Source text:
*** Block opens ***
Academic engagement of high school students with significant disabilities: A competence-oriented interpretation

Date of Award

1999

Degree Type

Dissertation

Degree Name

Doctor of Philosophy (PhD)

Department

Teaching and Leadership

Advisor(s)

Douglas P. Biklen

Keywords

Academic engagement, High school students, Disabilities, Inclusion

Subject Categories

Education | Special Education and Teaching | Teacher Education and Professional Development

Abstract

This is a study of five high school students with significant disabilities and their observed participation and engagement in the academic curriculum in general and special education classes. The students had labels of mental retardation and either could not speak or could not speak fluently. The study looked not only at their engagement, but how their educators perceived and interpreted their participation in terms of engagement. Inclusion literature has focused largely on elementary and middle school students until recently. Most of this literature has focused on the benefits of inclusion for the development of social skills and the furthering of therapeutic goals and goals of daily living, and on the benefits of inclusion for the nondisabled peers. Only recently has research attention turned to the inclusion of high school students with intellectual disability labels. But this work has not addressed academic instruction. This study focuses on the details of class participation in light of what the students do in class and the meaning professional educators make of their presence, their disabilities, and their participation.

I conducted a qualitative study of five students in the tradition of symbolic interactionism and from the perspective of disability as a sociology that describes disability as constructed by the meanings people make of it. Following the five students in three separate high schools and with daily schedules ranging from full inclusion to almost full segregation, I set aside assumptions of their intellectual incompetence and sought to get to know their perspectives and strategies for participation and nonparticipation.

Analysis of patterns of educators' perceptions and expectations of the students, the students' patterns of participation, and the educators' patterns of assessment revealed a chaotic set of competing representations and images of the students and their abilities. These images often obscured their identities as purposeful, thinking human beings with actual and potential interest in the academic curriculum. The analysis also identifies classroom opportunity structures and assessment strategies that enhanced and obscured students' actual engagement and potential as students.
*** Block closes ***
Data segment:
*** Block opens ***
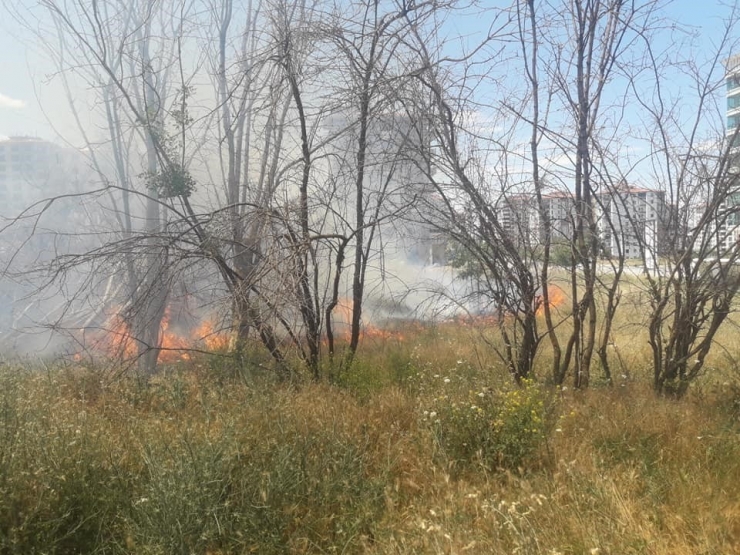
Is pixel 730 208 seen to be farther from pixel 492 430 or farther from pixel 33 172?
pixel 33 172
*** Block closes ***
Drawing on the dissertation abstract, explain why the study looks at academic participation of high school students with significant disabilities.

Inclusion research had mostly studied elementary and middle school students and had focused on social skills, therapeutic goals, goals of daily living, and benefits for nondisabled peers. Research on including high school students with intellectual disability labels had begun only recently and had not addressed academic instruction. The study fills that gap by examining what these students do in class and how educators interpret their participation.